All men are born free and equal! That is: our moral feelings acknowledge it to be just and proper, that we respect those liberties in others, which we lay claim to for ourselves; and that we permit the free agency of every individual, to any extent which violates not the free agency of his fellow creatures.

There is but one honest limit to the rights of a sentient being; it is where they touch the rights of another sentient being. Do we exert our own liberties without injury to others - we exert them justly; do we exert them at the expense of others - unjustly. And, in thus doing, we step from the sure platform of liberty upon the uncertain threshold of tyranny.

Who among us but has had occasion to remark the ill-judged, however well-intentioned government of children by their teachers; and, yet more especially, by their parents? In what does this mismanagement originate? In a misconception of the relative position of the parent or guardian, and of the child; in a departure, by the parent from the principle of liberty, in his assumption of rights destructive of those of the child; in his exercise of authority, as by right divine, over the judgment, actions, and person of the child; in his forgetfulness of the character of the child, as a human being, born "free and equal" among his compeers; that is, having equal claims to the exercise and development of all his senses, faculties, and powers, with those who brought him into existence, and with all sentient beings who tread the earth. Were a child thus viewed by his parent, we should not see him, by turns, made a plaything and a slave; we should not see him commanded to believe, but encouraged to reason; we should not see him trembling under the rod, nor shrinking from a frown, but reading the wishes of others in the eye, gathering knowledge wherever he threw his glance, rejoicing in the present hour, and treasuring up sources of enjoyment for future years.
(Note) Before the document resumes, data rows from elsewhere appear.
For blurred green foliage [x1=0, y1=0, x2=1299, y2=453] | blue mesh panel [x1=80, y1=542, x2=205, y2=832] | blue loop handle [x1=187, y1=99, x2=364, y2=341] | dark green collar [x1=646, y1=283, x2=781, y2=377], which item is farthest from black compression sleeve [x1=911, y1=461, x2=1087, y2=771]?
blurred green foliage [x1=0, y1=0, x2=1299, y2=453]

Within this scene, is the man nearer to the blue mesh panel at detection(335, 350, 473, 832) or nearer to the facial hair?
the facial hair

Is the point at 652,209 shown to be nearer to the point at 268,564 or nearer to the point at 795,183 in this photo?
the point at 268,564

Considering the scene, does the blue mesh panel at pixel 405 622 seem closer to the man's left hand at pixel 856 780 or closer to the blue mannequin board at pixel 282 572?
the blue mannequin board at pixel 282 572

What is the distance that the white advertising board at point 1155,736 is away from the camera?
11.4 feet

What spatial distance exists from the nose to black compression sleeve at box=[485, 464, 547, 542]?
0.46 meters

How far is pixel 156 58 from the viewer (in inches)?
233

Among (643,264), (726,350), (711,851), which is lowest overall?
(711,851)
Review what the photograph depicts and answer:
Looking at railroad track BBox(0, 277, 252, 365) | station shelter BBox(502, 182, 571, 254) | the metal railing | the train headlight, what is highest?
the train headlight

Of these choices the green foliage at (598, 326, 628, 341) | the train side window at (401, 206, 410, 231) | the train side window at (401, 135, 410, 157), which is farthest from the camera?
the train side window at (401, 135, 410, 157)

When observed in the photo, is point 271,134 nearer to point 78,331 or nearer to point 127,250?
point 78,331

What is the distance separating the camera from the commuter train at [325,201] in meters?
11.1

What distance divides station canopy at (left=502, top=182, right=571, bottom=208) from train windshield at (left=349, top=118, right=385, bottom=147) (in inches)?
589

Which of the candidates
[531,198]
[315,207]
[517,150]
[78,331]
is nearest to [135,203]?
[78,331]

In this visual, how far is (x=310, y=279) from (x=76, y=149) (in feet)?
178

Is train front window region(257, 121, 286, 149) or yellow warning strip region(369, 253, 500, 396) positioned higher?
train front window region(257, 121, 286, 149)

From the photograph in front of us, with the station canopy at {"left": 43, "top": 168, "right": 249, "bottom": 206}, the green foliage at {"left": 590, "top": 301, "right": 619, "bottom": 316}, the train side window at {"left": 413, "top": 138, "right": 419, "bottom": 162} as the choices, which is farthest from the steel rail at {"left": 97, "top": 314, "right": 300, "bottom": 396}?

What, then, has the parent to do, if he would conscientiously discharge that most sacred of all duties, that, weightiest of all responsibilities, which ever did or ever will devolve on a human being? He is to encourage in his child a spirit of inquiry, and equally to encourage it in himself. He is never to advance an opinion without showing the facts upon which it is grounded; he is never to assert a fact, without proving it to be a fact. He is not to teach a code of morals, any more than a creed of doctrines; but he is to direct his young charge to observe the consequences of actions on himself and on others; and to judge of the propriety of those actions by their ascertained consequences. He is not to command his feelings any more than his opinions or his actions; but he is to assist him in the analysis of his feelings, in the examination of their nature, their tendencies, their effects. Let him do this, and have no anxiety for the result.

Who, then, shall say, inquiry is good for him and not good for his children? Who shall cast error from himself, and allow it to be grafted on the minds he has called into being? We see men who will aid the instruction of their sons and condemn only their daughters to ignorance. "Our sons", they say, "will have to exercise political rights, may aspire to public offices, may fill some learned profession, may struggle for wealth and acquire it. It is well that we give them a helping hand; that we assist them to such knowledge as is going, and make them as sharp witted as their neighbours. But for our daughters," they say - if indeed respecting them they say any thing - "for our daughters, little trouble or expense is necessary. They can never be any thing; in fact, they are nothing. We had best give them up to their mothers, who may take them to Sunday's preaching; and with the aid of a little music, a little dancing, and a few fine gowns, and fit them out for the market of marriage."